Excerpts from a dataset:
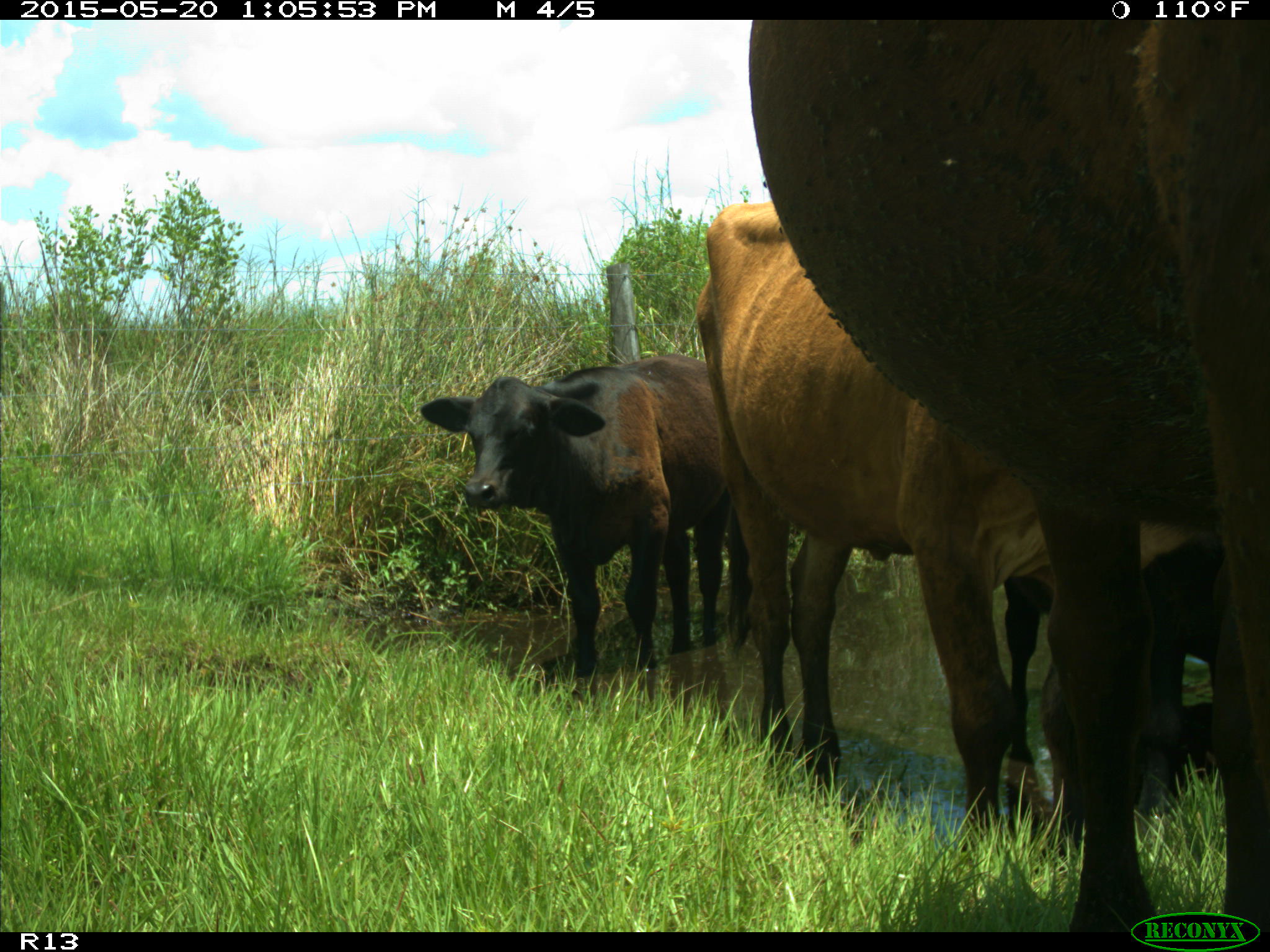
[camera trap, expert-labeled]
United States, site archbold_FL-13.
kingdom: Animalia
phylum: Chordata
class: Mammalia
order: Artiodactyla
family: Bovidae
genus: Bos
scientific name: Bos taurus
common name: domestic cow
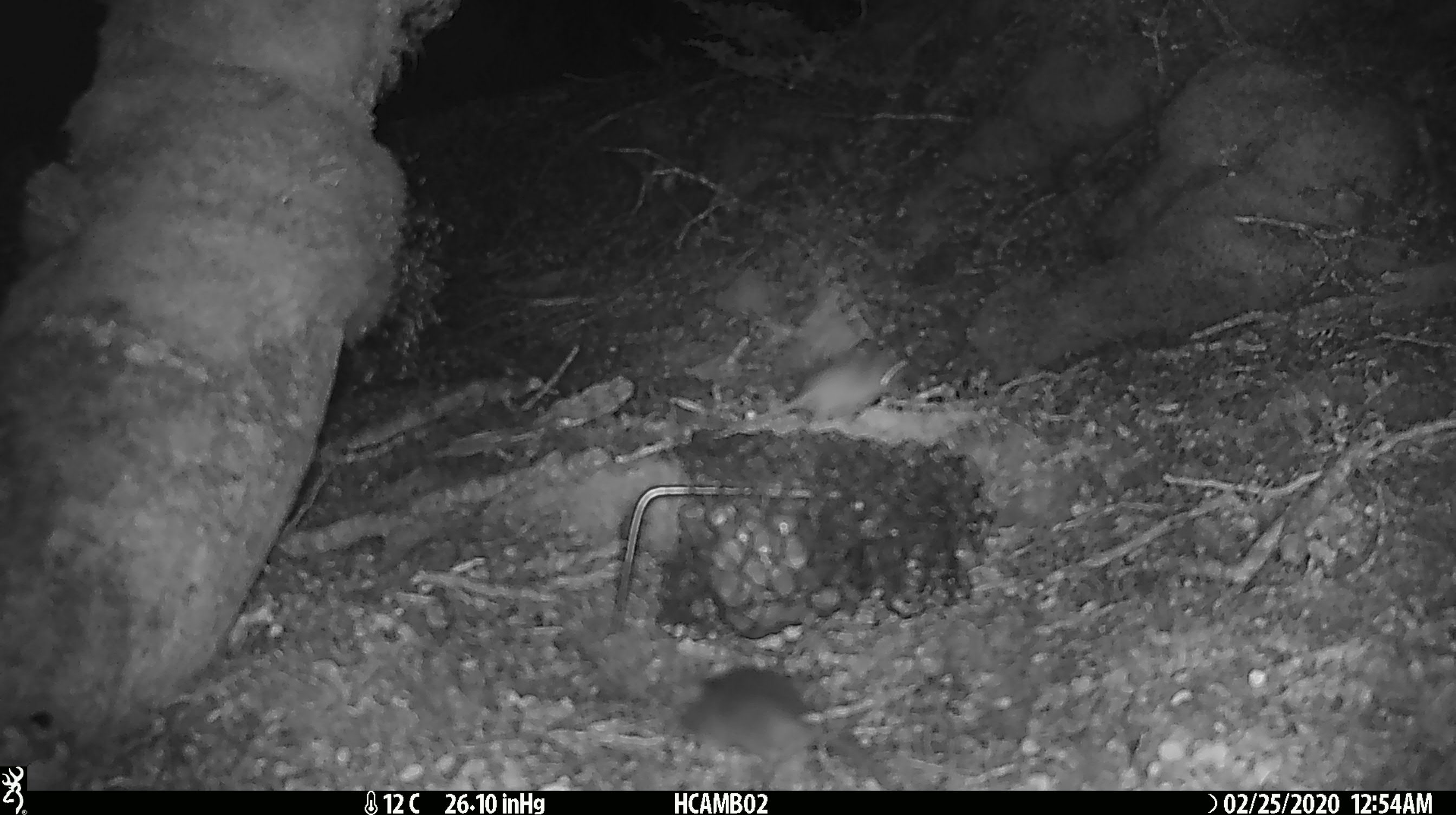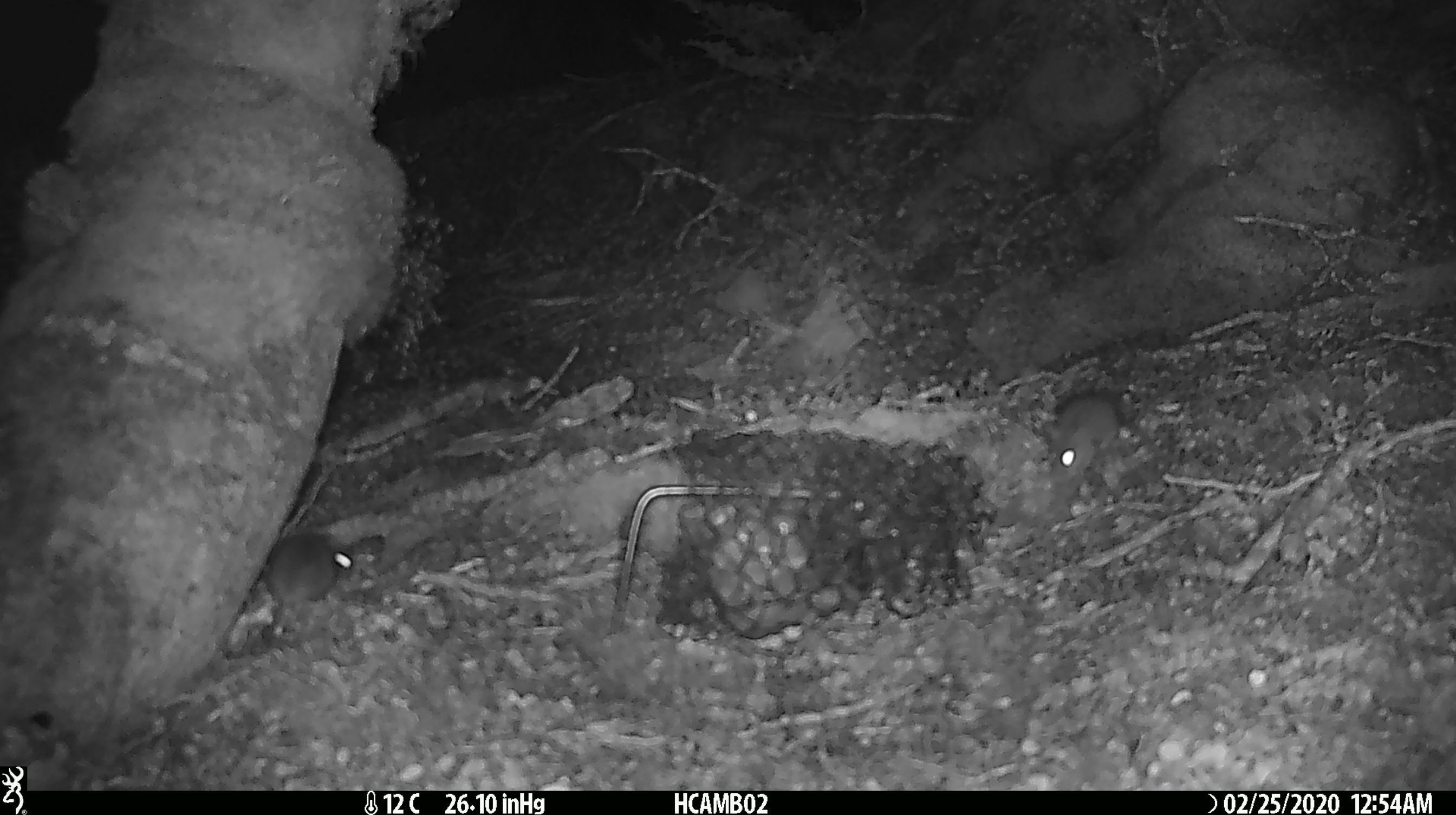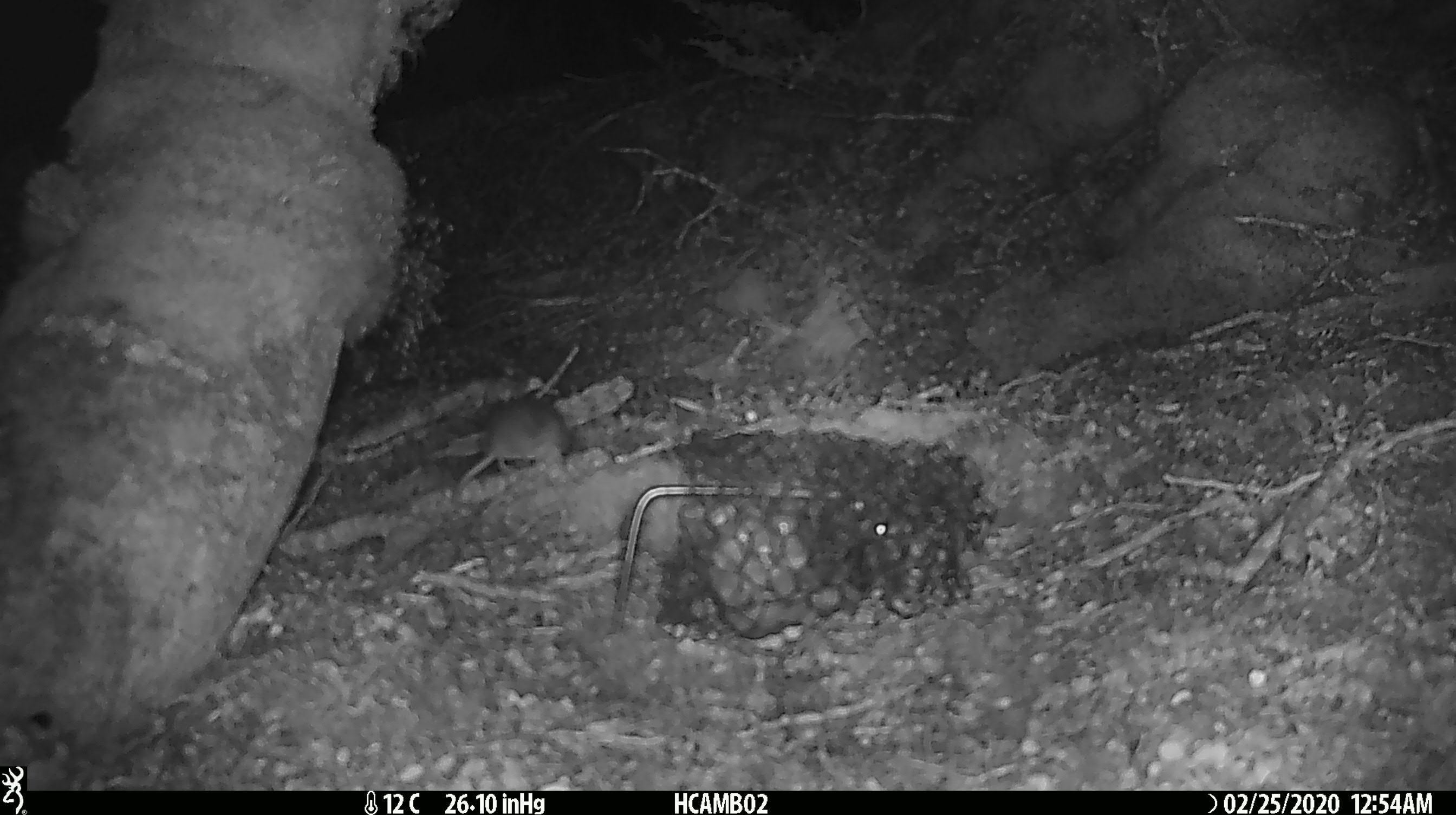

• Your assignment:
What is needed is an exact repeat of every entry above, with the pictures left out.

• Written response:
[camera trap, expert-labeled]
United States, site archbold_FL-13.
kingdom: Animalia
phylum: Chordata
class: Mammalia
order: Artiodactyla
family: Bovidae
genus: Bos
scientific name: Bos taurus
common name: domestic cow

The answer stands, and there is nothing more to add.